**DIRECTIONS FOR THIS TASK:** Look through the data below. Pick out the lines holding the string "stump".

**PROVIDED MATERIAL:**

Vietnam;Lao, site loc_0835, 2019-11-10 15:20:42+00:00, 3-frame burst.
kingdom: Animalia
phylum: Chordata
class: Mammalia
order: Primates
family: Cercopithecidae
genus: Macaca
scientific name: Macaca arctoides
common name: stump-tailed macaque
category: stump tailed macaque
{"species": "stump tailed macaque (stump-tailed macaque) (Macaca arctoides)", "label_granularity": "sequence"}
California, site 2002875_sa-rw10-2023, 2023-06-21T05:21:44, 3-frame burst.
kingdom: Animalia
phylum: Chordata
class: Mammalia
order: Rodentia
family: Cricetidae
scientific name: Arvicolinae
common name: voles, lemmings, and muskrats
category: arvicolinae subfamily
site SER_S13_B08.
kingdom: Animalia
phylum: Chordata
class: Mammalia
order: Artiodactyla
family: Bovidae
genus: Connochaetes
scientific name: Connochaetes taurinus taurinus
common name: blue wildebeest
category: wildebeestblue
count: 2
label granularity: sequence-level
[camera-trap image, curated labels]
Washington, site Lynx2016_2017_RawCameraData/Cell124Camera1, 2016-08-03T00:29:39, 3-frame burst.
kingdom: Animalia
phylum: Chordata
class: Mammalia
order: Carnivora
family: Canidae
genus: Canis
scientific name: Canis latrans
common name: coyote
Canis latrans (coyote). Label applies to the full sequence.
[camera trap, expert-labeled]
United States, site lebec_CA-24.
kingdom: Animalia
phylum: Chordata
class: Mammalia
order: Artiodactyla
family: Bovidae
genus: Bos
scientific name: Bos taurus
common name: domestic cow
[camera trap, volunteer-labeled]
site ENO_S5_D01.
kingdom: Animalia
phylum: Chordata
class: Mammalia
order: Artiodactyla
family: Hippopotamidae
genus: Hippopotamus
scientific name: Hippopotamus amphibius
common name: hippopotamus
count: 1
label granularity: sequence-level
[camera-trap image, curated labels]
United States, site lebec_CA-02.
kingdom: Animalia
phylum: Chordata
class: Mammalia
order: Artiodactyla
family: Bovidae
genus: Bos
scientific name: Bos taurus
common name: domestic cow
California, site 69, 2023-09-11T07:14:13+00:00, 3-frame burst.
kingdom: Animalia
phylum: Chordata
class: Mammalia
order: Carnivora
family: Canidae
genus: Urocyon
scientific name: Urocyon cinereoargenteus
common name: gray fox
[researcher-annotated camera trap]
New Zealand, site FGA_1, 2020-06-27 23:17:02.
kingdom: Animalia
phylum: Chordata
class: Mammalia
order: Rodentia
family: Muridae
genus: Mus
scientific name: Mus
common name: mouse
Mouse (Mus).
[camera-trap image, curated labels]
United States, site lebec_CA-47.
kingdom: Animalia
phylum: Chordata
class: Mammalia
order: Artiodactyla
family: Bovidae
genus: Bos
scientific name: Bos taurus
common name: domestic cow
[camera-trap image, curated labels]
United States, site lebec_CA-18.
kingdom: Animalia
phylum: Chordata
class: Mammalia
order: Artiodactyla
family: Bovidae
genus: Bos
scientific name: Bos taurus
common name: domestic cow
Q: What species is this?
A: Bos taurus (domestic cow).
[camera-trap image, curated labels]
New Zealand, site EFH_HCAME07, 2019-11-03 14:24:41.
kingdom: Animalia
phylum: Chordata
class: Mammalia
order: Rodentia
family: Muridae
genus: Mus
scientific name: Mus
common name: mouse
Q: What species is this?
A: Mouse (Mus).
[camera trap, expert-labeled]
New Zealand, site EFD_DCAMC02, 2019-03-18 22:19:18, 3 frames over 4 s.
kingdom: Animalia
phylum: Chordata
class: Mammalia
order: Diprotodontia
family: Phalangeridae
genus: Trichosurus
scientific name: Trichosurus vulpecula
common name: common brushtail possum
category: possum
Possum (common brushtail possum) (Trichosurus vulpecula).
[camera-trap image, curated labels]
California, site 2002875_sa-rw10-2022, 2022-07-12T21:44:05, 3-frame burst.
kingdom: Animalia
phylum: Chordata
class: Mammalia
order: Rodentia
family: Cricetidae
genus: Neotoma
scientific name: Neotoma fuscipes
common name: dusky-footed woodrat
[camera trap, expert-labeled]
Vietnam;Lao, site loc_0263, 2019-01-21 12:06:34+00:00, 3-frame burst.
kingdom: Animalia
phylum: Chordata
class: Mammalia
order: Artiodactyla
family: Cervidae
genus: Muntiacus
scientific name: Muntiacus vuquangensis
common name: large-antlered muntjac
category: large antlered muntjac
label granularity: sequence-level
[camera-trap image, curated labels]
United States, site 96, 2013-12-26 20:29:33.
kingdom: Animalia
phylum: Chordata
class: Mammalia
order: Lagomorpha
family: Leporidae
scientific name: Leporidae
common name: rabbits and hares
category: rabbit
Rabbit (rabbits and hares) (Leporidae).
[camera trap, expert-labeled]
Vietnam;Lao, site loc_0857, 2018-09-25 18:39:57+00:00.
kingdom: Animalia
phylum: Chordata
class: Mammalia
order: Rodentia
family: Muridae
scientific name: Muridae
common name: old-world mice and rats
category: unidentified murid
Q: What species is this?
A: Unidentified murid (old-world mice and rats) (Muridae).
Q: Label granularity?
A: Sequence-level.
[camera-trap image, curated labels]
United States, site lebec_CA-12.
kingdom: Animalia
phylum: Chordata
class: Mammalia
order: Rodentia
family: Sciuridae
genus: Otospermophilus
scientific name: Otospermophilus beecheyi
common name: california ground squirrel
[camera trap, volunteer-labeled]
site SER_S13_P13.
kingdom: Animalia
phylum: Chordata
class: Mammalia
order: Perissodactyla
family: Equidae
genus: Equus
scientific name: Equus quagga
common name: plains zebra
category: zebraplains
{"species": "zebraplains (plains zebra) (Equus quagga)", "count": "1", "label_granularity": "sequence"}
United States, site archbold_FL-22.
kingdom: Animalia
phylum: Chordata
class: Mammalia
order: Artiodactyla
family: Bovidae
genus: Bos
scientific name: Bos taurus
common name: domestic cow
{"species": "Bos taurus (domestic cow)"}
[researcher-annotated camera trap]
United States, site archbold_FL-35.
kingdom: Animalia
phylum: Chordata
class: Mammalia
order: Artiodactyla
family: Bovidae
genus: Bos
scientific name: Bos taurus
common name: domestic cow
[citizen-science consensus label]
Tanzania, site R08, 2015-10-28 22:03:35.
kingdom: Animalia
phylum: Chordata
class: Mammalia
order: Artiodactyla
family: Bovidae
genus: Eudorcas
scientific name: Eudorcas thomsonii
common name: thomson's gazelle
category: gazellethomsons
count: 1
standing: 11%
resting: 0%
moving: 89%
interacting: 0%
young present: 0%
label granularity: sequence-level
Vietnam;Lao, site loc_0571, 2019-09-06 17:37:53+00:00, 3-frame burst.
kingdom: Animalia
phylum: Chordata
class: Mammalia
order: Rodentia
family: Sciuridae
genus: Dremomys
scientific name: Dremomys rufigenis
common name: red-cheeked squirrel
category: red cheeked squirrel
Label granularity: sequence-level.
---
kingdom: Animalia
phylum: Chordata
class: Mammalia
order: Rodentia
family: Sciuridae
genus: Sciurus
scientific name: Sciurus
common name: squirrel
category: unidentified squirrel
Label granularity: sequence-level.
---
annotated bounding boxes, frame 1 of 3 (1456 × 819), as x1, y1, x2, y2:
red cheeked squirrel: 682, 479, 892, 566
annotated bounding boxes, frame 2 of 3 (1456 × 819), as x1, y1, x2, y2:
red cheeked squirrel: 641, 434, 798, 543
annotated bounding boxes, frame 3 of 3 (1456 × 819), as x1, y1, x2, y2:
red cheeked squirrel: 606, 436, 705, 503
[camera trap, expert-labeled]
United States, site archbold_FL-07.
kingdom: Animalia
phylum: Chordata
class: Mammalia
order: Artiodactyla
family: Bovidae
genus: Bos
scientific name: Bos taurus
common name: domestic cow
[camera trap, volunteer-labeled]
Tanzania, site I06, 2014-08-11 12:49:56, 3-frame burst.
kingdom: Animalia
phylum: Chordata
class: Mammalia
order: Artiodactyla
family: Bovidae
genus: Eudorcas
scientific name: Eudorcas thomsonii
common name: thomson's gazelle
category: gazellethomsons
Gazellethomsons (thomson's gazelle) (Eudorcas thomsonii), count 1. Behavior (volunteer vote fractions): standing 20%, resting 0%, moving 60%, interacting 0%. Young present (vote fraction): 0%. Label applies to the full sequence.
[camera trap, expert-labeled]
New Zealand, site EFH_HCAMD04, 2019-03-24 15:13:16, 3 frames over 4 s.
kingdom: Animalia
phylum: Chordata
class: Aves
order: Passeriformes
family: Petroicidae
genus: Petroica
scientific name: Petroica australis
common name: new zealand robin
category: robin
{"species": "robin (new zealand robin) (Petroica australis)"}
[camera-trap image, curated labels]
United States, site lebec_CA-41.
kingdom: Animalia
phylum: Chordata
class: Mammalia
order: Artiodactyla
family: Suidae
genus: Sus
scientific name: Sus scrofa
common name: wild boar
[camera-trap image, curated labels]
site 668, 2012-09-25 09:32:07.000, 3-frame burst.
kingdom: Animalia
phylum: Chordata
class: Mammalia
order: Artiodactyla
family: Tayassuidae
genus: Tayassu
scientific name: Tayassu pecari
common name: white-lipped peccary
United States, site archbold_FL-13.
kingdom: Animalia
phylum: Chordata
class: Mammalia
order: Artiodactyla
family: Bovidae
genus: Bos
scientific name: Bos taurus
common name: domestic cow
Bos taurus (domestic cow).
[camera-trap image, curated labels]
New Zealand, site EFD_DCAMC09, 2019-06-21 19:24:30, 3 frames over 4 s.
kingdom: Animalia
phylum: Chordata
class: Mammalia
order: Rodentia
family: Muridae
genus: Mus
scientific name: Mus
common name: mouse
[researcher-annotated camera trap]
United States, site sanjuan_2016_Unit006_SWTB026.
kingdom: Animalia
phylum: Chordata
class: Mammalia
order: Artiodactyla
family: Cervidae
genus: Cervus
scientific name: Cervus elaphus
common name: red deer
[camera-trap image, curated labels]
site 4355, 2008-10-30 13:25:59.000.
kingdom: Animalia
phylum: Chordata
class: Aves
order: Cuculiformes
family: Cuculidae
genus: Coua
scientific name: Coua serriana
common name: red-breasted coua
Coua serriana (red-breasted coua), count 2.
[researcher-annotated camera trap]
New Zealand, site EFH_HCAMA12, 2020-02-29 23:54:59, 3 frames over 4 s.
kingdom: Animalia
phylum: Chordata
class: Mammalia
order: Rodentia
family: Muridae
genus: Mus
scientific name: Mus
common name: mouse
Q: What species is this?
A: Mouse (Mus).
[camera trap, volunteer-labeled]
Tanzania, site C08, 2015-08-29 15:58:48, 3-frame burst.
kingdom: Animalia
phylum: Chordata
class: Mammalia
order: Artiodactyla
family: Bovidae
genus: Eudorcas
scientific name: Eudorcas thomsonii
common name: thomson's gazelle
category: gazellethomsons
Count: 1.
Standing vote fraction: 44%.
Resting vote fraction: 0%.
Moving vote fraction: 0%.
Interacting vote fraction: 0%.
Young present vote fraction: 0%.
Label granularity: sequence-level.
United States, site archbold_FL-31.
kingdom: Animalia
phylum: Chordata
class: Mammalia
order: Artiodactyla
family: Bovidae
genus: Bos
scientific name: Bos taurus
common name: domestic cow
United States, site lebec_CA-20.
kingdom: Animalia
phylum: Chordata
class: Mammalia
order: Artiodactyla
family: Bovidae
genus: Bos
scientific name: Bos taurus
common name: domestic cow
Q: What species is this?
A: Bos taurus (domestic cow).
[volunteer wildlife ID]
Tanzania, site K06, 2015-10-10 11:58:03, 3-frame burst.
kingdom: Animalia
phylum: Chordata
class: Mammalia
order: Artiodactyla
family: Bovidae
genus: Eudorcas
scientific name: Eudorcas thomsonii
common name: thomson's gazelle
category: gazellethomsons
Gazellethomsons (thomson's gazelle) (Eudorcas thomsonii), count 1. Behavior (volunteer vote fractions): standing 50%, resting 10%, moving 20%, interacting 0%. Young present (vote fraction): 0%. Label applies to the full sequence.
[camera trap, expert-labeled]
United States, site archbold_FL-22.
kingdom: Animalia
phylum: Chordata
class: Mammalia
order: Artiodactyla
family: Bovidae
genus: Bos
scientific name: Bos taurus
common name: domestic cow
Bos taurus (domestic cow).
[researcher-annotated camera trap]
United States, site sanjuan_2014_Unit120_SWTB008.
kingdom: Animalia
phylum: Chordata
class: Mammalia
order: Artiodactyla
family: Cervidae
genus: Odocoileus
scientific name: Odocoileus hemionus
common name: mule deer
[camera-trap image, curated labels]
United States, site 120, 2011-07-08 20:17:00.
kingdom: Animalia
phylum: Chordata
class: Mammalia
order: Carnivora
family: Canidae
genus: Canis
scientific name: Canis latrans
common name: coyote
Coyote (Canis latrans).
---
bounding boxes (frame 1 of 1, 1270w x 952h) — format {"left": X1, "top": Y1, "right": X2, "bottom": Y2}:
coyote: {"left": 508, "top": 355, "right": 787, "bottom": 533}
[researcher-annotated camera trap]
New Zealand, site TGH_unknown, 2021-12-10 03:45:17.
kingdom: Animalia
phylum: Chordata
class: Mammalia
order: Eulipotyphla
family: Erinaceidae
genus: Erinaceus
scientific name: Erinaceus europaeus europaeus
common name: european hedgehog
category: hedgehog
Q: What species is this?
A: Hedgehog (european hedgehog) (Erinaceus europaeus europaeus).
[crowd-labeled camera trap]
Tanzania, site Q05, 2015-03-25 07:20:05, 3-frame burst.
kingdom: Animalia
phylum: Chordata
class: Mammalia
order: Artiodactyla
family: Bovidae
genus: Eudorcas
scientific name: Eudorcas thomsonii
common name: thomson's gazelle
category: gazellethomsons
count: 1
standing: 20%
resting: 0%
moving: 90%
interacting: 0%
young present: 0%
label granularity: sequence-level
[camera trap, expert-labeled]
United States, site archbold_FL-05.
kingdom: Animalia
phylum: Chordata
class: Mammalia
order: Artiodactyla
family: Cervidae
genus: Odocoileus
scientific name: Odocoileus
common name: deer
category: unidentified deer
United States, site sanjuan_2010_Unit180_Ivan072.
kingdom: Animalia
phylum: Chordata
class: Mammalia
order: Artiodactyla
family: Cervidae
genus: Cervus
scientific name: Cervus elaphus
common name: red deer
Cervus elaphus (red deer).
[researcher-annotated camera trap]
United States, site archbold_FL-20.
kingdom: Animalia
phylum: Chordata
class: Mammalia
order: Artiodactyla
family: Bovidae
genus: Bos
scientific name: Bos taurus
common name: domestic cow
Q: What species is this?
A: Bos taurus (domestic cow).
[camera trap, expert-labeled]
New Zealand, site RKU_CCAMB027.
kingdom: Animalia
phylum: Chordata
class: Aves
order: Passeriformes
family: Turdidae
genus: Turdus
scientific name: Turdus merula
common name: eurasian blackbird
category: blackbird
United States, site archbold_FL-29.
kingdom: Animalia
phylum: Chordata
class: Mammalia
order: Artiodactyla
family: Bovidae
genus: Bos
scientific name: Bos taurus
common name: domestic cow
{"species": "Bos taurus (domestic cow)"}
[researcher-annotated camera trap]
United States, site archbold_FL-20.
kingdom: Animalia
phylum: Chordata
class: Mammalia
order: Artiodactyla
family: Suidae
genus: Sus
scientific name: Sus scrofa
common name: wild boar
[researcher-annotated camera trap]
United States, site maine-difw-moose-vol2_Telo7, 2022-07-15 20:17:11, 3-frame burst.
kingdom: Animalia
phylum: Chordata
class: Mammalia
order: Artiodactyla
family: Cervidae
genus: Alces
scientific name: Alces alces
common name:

**REPLY TO THE EXERCISE:**
common name: stump-tailed macaque
category: stump tailed macaque
{"species": "stump tailed macaque (stump-tailed macaque) (Macaca arctoides)", "label_granularity": "sequence"}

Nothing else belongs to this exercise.